Bradfield's talent also provides the band with the capability to stretch their wings beyond what you would expect, snd scattered throughout Generation Terrorists' running length are flashes of ideas beyond the initial scope. "Little Baby Nothing" continues the love affair with 80s cheese the album is generally characterised by but turns the direction towards honest rock power anthems, and it's utterly marvellous in it because somehow there's still actual sincerity in there: in particular its finale, with Bradfield and guest star Traci Lords (they couldn't get Kylie Minogue like they wanted so their next choice was... a porn star, in true early Manics fashion) raising their voices for their final lines as the fireworks go off behind them is the kind of genuine rock and roll dreams coming true that Meat Loaf could only yearn for. Moving further beyond the established ruleset, the early pre-album b-side "Spectators of Suicide" is transformed from a traditional rock slowburner into an atypically atmospheric dreamscape - there's a surprising ache to its ambience and after already a full album's worth of high intense energy, it's a needed break, even if it loses a little of the original version's gravitas. The undeniable standout is "Motorcycle Emptiness" in all its fame and glory, as stunning as it is baffling: sandwiched between these glammed-up rock takes is a majestic, carefully arranged skyscraper of an anthem that predicted the late 90s Britrock sound to a T, and which really reveals that there's so much more depth to this ramshackle group than the first glance would show. It's a song that could have appeared in any later Manics album and still sound incredible, with its career-defining signature riff and awe-inspiring middle eight, but because where it's placed it sounds even more phenomenal. It's a once in a lifetime kind of song for a band, and here they're just wheeling it out like it's an accidental fluke.

But then there's the rest, and Generation Terrorists' one genuine issue is the inarguable fact that in the process of wanting to make the album bigger, the band threw in a whole load of material that never had an actual place on the record. Some of it is literal, genuine filler that no one would have given a second thought to a minute after recording it: "Damn Dog" is a short cover of an obscure in-universe film song which screams throwaway in concept alone let alone execution, and the Stars and Stripes version of "Repeat" is an aimless remix that tries to inject some vaguely US-styled big-budget beats into a song that isn't particularly interesting even in its original, monarchy-cursing punk take (here labeled as "Repeat (UK)", another three-minute should-be cast-off). While Bradfield's knack for melody is enough to insert at least one memorable hook or another into even the weaker songs, it's still not enough to warrant the need to include the likes of "Tennessee", an early demo that maybe didn't need a reappearance, or "Crucifix Kiss" which is the winner of the album's most uninspired song award - and it really is just dull, in the kind of rare way where nothing of interest registers between going in from one ear and out the other.

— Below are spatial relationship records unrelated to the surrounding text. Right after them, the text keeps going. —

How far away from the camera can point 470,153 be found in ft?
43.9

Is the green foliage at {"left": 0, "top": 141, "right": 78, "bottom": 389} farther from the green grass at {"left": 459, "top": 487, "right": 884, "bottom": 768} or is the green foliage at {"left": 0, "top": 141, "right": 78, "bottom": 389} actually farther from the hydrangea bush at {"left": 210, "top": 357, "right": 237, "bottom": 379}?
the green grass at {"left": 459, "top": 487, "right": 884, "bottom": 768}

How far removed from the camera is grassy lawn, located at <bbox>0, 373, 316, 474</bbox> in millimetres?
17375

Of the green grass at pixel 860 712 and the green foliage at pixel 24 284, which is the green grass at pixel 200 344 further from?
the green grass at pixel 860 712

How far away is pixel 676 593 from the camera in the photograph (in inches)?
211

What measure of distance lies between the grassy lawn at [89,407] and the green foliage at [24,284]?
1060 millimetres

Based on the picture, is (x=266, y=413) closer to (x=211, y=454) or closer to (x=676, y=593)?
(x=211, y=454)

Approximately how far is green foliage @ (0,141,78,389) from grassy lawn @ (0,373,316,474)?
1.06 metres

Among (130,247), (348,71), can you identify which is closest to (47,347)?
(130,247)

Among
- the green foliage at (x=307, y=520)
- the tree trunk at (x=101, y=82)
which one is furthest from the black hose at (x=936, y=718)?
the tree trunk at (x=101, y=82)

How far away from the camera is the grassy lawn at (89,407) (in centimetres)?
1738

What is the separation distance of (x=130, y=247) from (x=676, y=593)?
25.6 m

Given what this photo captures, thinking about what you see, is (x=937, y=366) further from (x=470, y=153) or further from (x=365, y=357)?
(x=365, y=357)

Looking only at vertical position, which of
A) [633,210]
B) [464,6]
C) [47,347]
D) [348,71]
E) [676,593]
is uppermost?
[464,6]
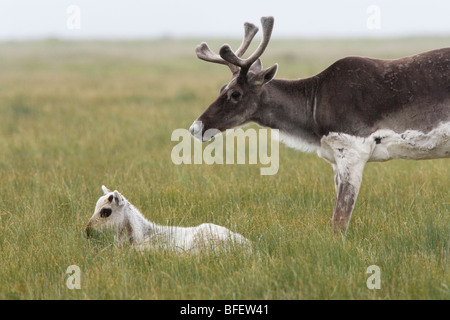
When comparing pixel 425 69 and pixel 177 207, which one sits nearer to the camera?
pixel 425 69

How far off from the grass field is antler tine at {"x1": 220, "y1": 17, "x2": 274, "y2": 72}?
176 cm

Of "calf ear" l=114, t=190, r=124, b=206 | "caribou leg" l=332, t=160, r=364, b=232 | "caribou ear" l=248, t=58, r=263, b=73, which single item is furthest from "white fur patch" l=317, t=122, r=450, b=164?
"calf ear" l=114, t=190, r=124, b=206

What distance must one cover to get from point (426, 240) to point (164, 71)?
94.8 ft

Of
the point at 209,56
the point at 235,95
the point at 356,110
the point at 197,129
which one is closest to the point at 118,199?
the point at 197,129

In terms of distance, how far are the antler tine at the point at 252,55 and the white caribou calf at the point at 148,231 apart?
72.0 inches

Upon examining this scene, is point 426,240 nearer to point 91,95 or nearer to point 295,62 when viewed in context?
point 91,95

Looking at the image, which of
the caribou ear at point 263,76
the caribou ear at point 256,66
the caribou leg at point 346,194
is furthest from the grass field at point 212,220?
the caribou ear at point 256,66

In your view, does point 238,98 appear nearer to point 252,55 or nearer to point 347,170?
point 252,55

The duds are lucky to be in such a good company because they are carried across the finish line by their stronger comrades, but they do slog things down and even when they grow on you, it's akin to developing a tolerance for them for the rest of the album's sake while suppressing the reflex to hit the skip button. Key part of that is the overwhelming charisma of the whole record. The band never genuinely believed they were making an all-time immortal record, but they are absolutely 100% in on their own game, which cuts through the album's silliness, bloat and poor production. The tunes are tailor-made for pogoing and air guitaring, the band's strong personality is constantly present and as clumsy as its lyrics often are, they are perfect soundbites to shout along to music like this. So while the filler is not forgiven, the album's too much fun for the weaker tracks to do too much damage, with only "Repeat (Stars and Stripes)" effectively pausing the album to a halt simply because of the jarring style change. The rest you can deal with, even if you give them a judging side-eye.

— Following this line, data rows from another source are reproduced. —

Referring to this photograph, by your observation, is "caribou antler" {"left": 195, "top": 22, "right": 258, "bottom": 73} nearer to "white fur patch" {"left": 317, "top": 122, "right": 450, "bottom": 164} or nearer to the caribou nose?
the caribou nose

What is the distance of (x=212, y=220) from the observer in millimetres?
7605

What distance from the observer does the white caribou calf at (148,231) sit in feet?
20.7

If that sounds like too much familiarity required to brush off the flaws then that's fine, because these days Generation Terrorists is largely a fans-only affair. It's hard to imagine someone new coming across this in this day and age and get excited about it, and it certainly doesn't offer anything for people who seek out more things akin to the band's big albums. But for the established fans, it's a way of hearing their favourites operating at the peak of their early day nonsense and that's a valid thing to get your kicks out of. There are great songs but there's also a sufficient amount of clunkiness that's jarring to anyone at first listen and it only becomes endearing once you get to grips with the band's history and the context behind the record, like jumping into a prequel without being familiar with the actual core of the franchise first. Once you find yourself beyond that border though, the album becomes a joyful relic of the past in a way that's clearly biased, but unashamedly so. Of any Manics album this is the one that's grown on me the most over the years because the biggest gap stylistically in their catalogue is between this and everything else and it took some time to adjust; but it while may not be the kind of immortalisation they sought out, the charm inherent in Generation Terrorists is still intact and working after all this time.